Set down again each entry exactly as it reads, pictures excluded.

**** Records provided

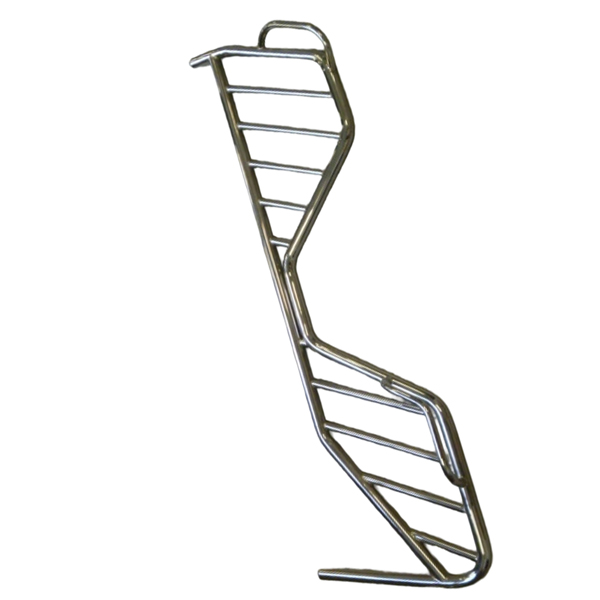 Seitenaufprallschutz rewaco VA poliert RF1 rechts 2017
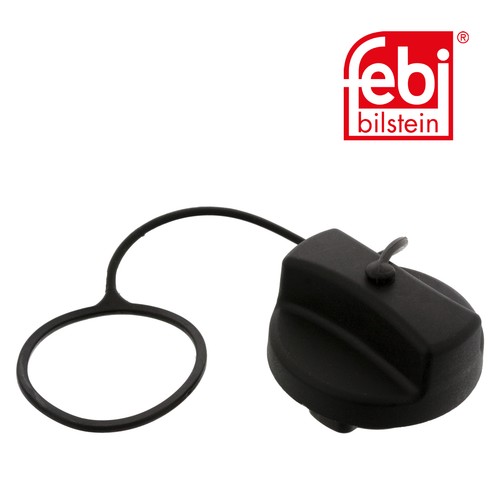 Febi 46459 fuel filler cap - filler,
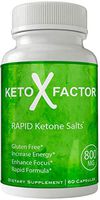Keto X Factor Weight Loss Supplement - Weightloss Diet Pills Products Keto Trim BHB Salts | Thermogenic Tone Fat Loss Blend Weigh Pills for Women Men Natural Weight Loss Original Boost Your Mojo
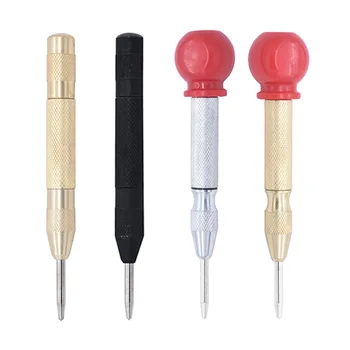 

130mm Automatic Center Punch Drill Bit Center Punch Drill Tools Break Device Positioner Semi Automatic Window Breaking Device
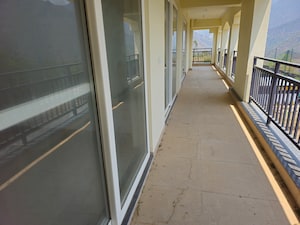 Building Lobby in 4 BHK Apartment at Kulhan – for Sale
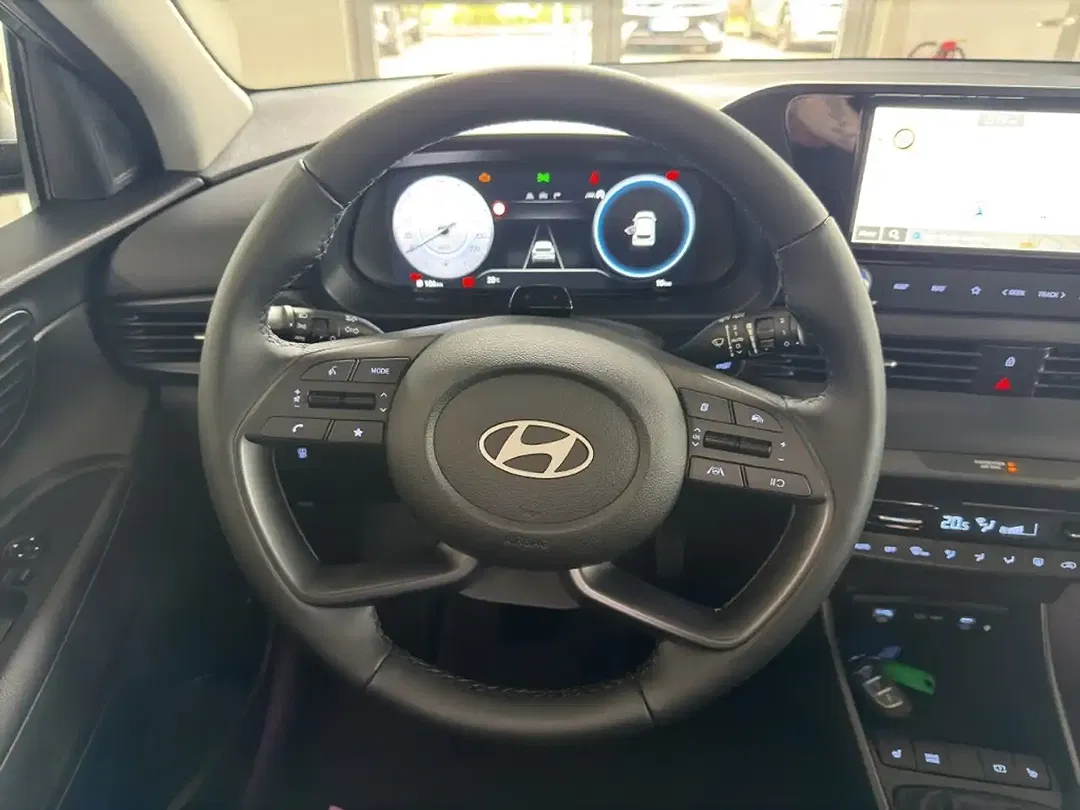 Hyundai i20 - Thumbnail 13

********

== Your solution ==
 Seitenaufprallschutz rewaco VA poliert RF1 rechts 2017
 Febi 46459 fuel filler cap - filler,
Keto X Factor Weight Loss Supplement - Weightloss Diet Pills Products Keto Trim BHB Salts | Thermogenic Tone Fat Loss Blend Weigh Pills for Women Men Natural Weight Loss Original Boost Your Mojo

130mm Automatic Center Punch Drill Bit Center Punch Drill Tools Break Device Positioner Semi Automatic Window Breaking Device
 Building Lobby in 4 BHK Apartment at Kulhan – for Sale
 Hyundai i20 - Thumbnail 13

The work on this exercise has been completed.